Adapun persamaannya adalah Jepang dan Batak Toba memiliki marga dan menganut
sistem kekerabatan patrilineal. Jepang dan Batak Toba setelah si bayi lahir maka akan
diberikan nama dan penambalan bayi setelah si bayi dimandikan.
Kelahiran sama-sama memiliki ciri khas yang tidak pernah lepas dari proses jalannya
acara tersebut. Yaitu pada saat kehamilan 5 bulan diadakan obi iwai (acara memakai stagen)
pada tradisi masyarakat Jepang dan Mangirdak, Mangganje atau Mambosuri (adat tujuh
bulanan)pada tradisi masyarakat Batak Toba. Adapun perbandingan pada ritus-ritus kelahiran
masyarakat Jepang dan masyarakat Batak Toba dalam waktu dan proses kelahirannya.

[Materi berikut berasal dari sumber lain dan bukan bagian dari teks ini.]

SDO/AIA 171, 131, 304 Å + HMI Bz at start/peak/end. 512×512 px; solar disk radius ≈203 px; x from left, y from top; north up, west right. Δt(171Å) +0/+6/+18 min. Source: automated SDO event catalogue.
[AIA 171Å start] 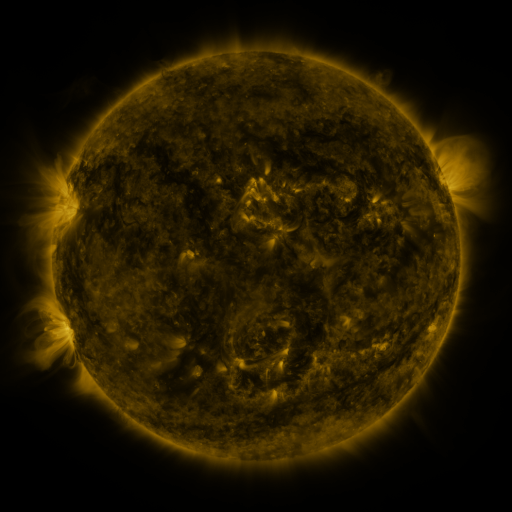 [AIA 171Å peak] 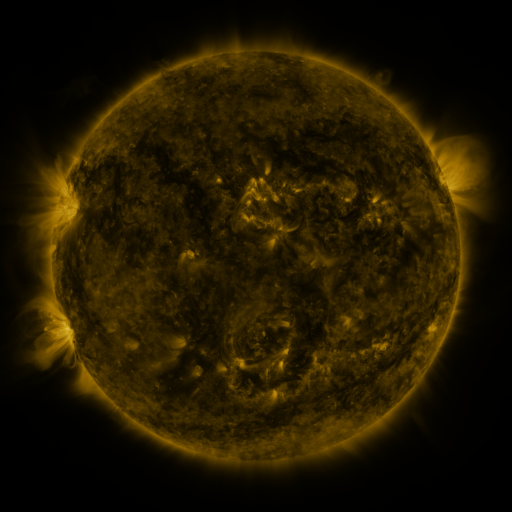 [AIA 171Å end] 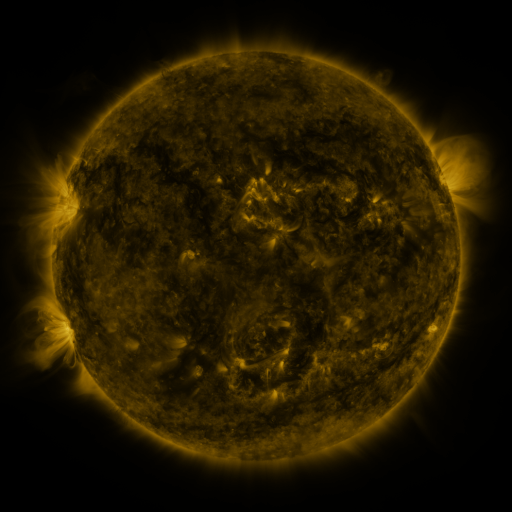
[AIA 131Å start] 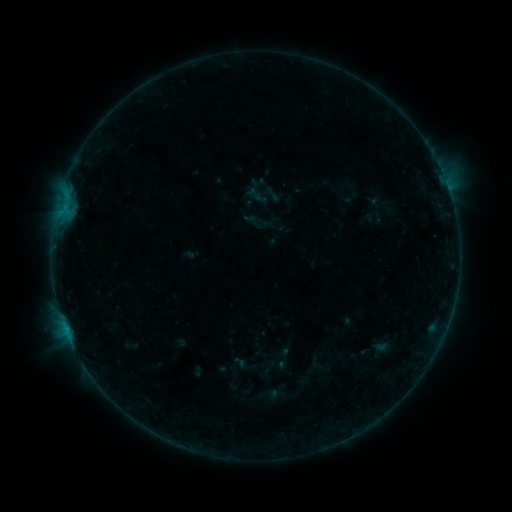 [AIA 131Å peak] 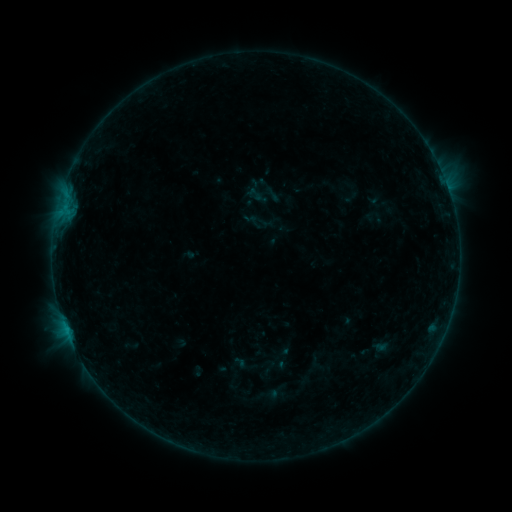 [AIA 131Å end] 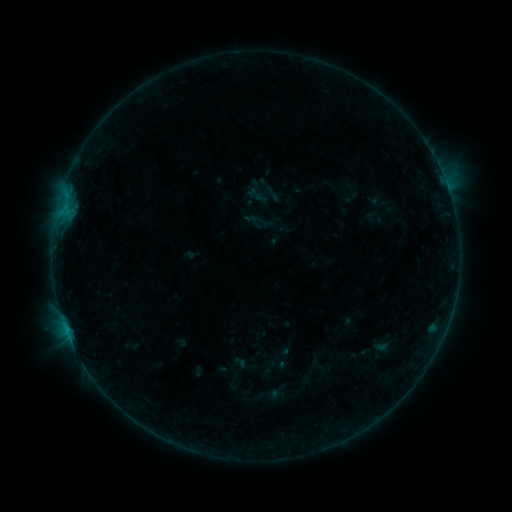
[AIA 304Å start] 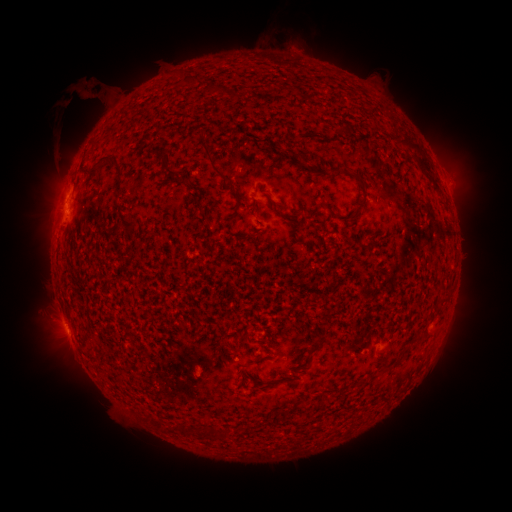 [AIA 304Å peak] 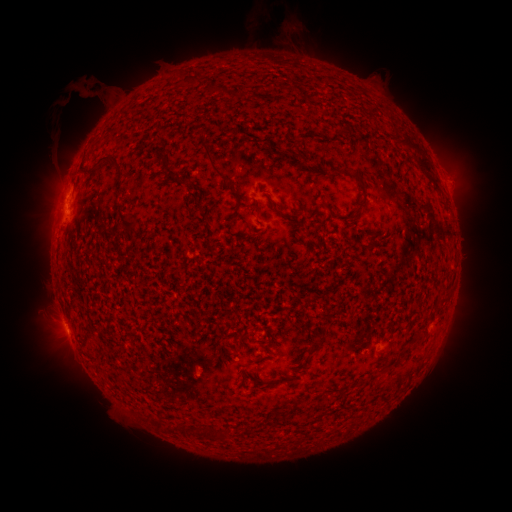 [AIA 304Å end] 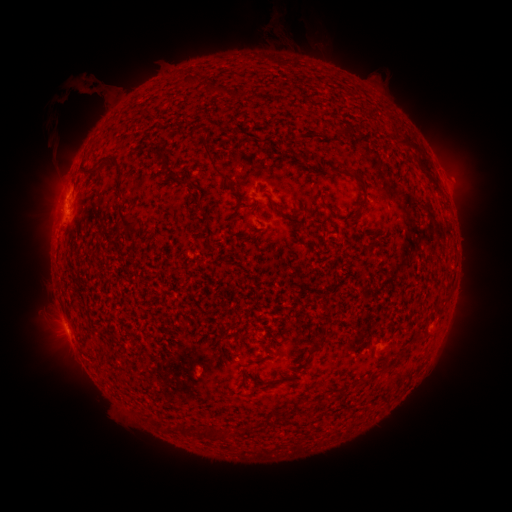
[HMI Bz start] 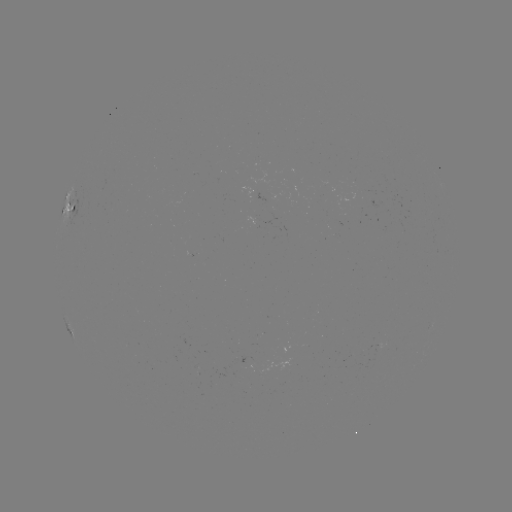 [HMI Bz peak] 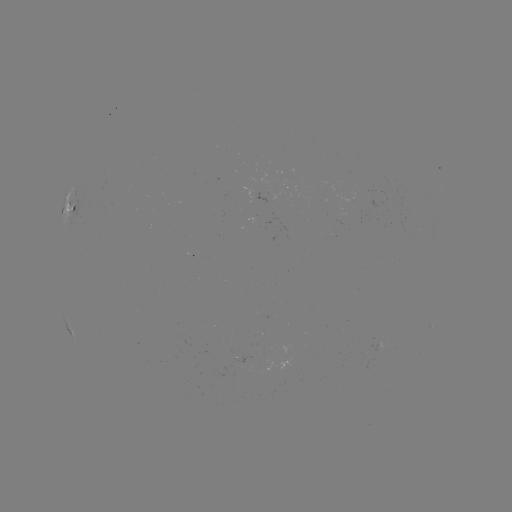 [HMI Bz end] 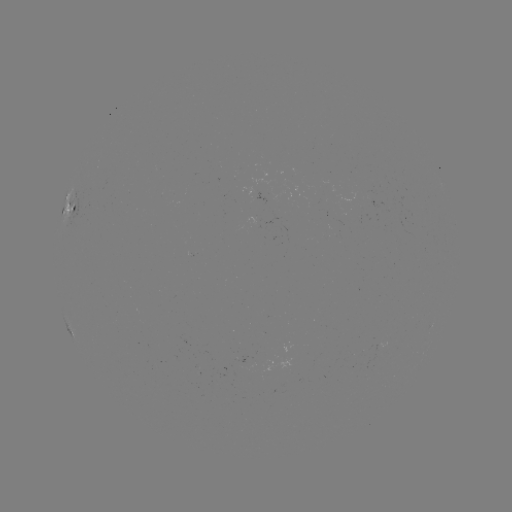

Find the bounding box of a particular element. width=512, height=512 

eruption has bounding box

Universitas Sumatera Utara
Upacara setelah kelahiran yang dilaksanakan oleh masyarakat Jepang ialah: upacara
shussan iwai, upacara nazuke iwai, upacara okuizome, dan upacara hattonjou. Sedangkan
upacara yang dilaksanakan oleh masyarakat Batak Toba ialah: upacara mangirdak, upacara
pemberian ulos tondi, upacara mengharoani, upacara martutu aek, upacara manggalang esek-
esek, dan upacara mengambit atau marambit.
Dalam upacara setelah kelahiran pada kedua masyarakat itu terlihat ada persamaan-
persamaan yang dibagi menurut jenis-jenis upacara berdasarkan hal-hal yang diperingati atau
dirayakan, unsur-unsur yang mendukung upacara, serta tujuan diadakannya upacara. Selain
itu juga terdapat perbedaan-perbedaan dalam setiap jenis-jenis upacaranya, misalnya
perbedaan waktu pelaksanaan, tata cara, dsb. Persamaan-persamaan itu terjadi karena adanya
sistem pemikiran yang bersifat universal antara masyarakat Jepang dan Batak Toba.

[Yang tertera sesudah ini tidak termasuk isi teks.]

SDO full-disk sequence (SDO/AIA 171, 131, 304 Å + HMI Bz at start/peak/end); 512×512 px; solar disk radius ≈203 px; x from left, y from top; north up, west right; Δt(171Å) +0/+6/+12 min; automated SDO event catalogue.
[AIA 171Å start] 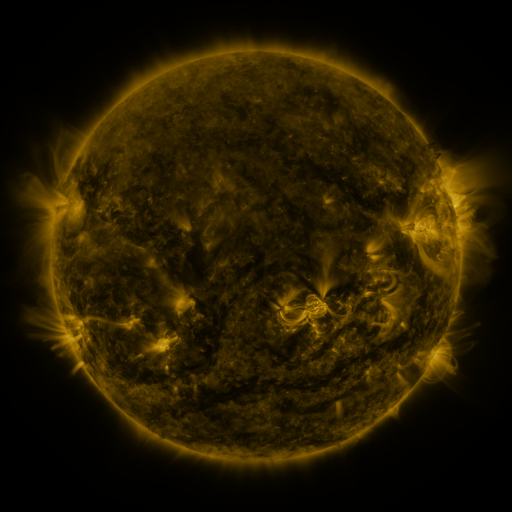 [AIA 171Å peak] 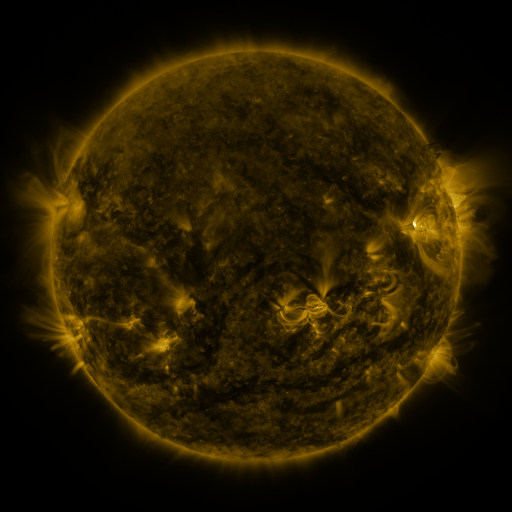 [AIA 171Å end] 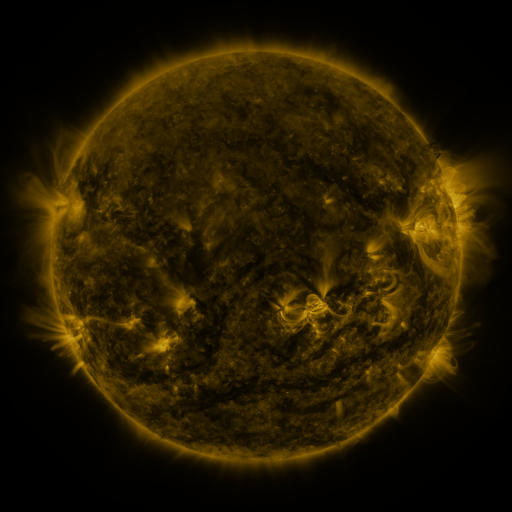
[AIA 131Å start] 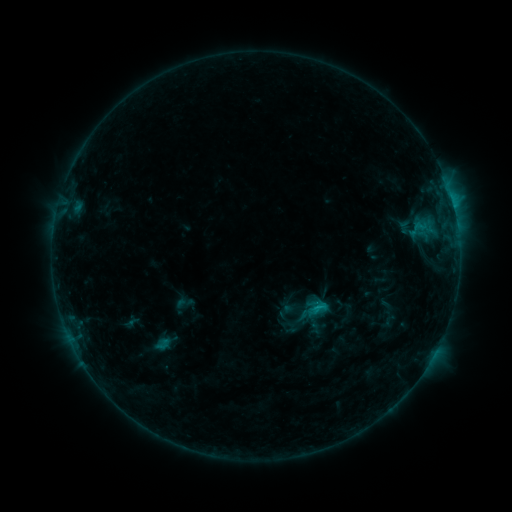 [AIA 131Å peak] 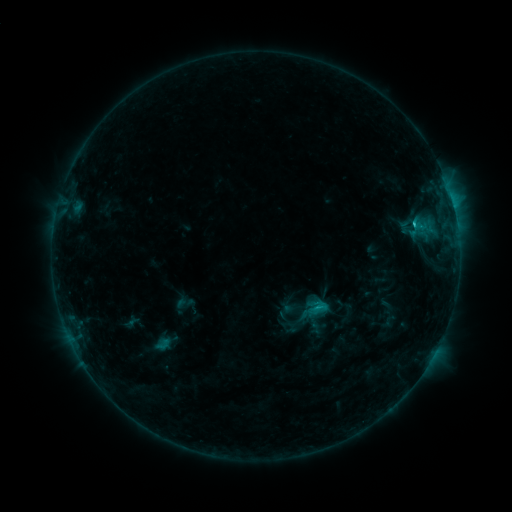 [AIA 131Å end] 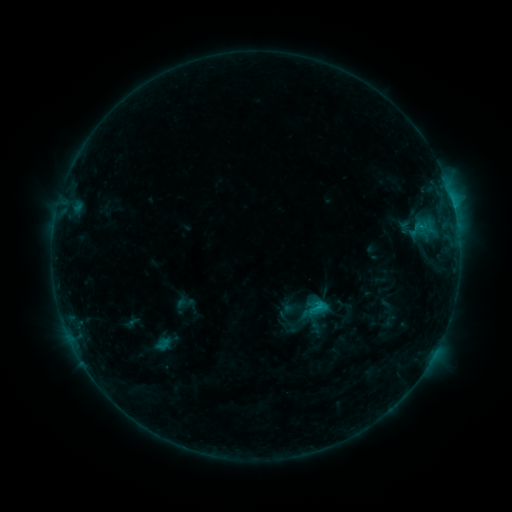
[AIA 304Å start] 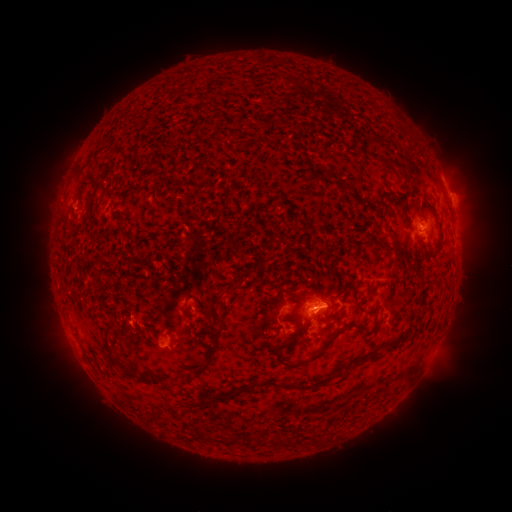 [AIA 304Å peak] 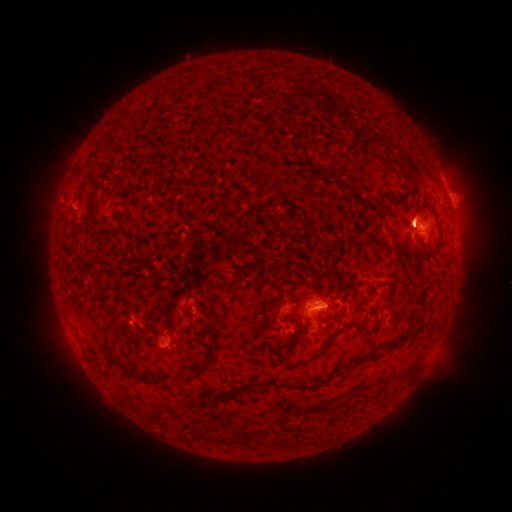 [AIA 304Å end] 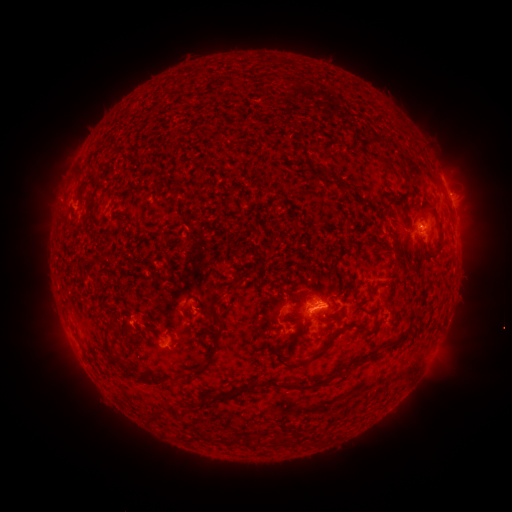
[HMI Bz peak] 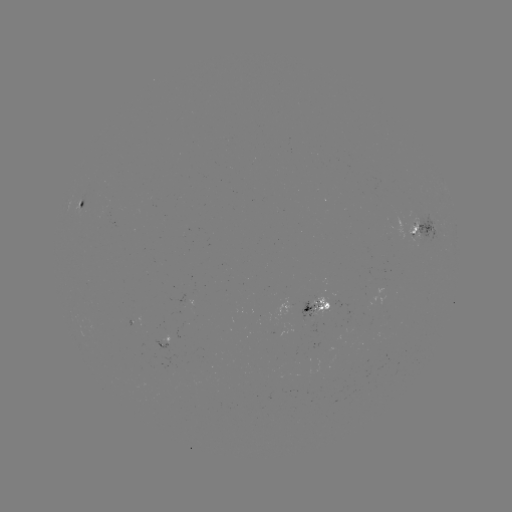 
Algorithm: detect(C1.0 flare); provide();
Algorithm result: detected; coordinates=(412, 227)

Pemikiran tersebut adalah bahwa dalam lingkaran kehidupan manusia terdapat
tingkat-tingkat kehidupan. Peralihan dari tingkat satu ke tingkat lainnya ditandai dengan
diadakan suatu upacara. Karena masa peralihan tersebut dianggap masa yang penuh bahaya
atau masa krisis, maka upacaranya disebut crisis-rites (upacara waktu krisis).